#### TASK BRIEF
Print every record exactly, but leave out the pictures.
****************
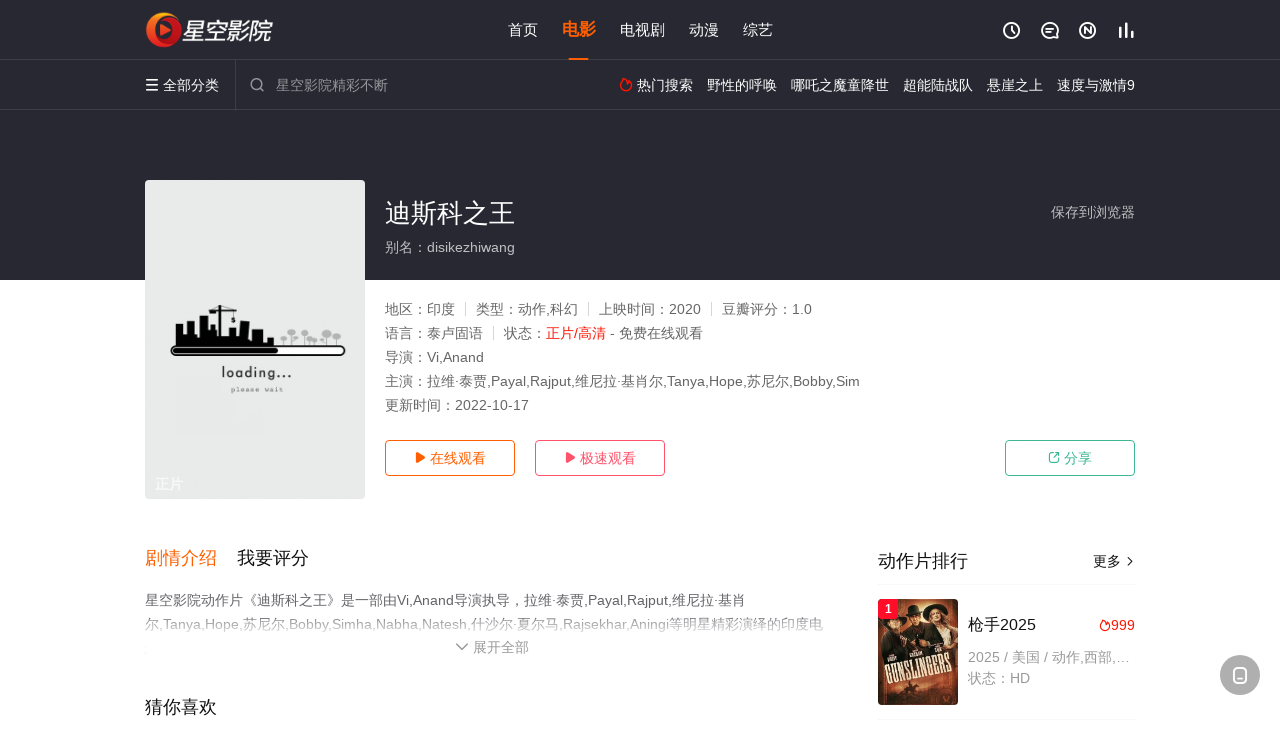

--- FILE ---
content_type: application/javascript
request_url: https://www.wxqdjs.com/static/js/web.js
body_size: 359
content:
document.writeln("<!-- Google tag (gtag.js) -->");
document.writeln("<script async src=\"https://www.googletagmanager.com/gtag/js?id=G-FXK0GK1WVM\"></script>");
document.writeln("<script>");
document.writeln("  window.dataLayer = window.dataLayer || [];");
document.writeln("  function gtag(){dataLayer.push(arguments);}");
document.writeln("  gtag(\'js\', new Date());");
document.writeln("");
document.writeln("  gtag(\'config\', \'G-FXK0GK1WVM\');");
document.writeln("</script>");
****************
#### ANSWER AREA
--- FILE ---
content_type: application/javascript
request_url: https://www.wxqdjs.com/static/js/web.js
body_size: 359
content:
document.writeln("<!-- Google tag (gtag.js) -->");
document.writeln("<script async src=\"https://www.googletagmanager.com/gtag/js?id=G-FXK0GK1WVM\"></script>");
document.writeln("<script>");
document.writeln("  window.dataLayer = window.dataLayer || [];");
document.writeln("  function gtag(){dataLayer.push(arguments);}");
document.writeln("  gtag(\'js\', new Date());");
document.writeln("");
document.writeln("  gtag(\'config\', \'G-FXK0GK1WVM\');");
document.writeln("</script>");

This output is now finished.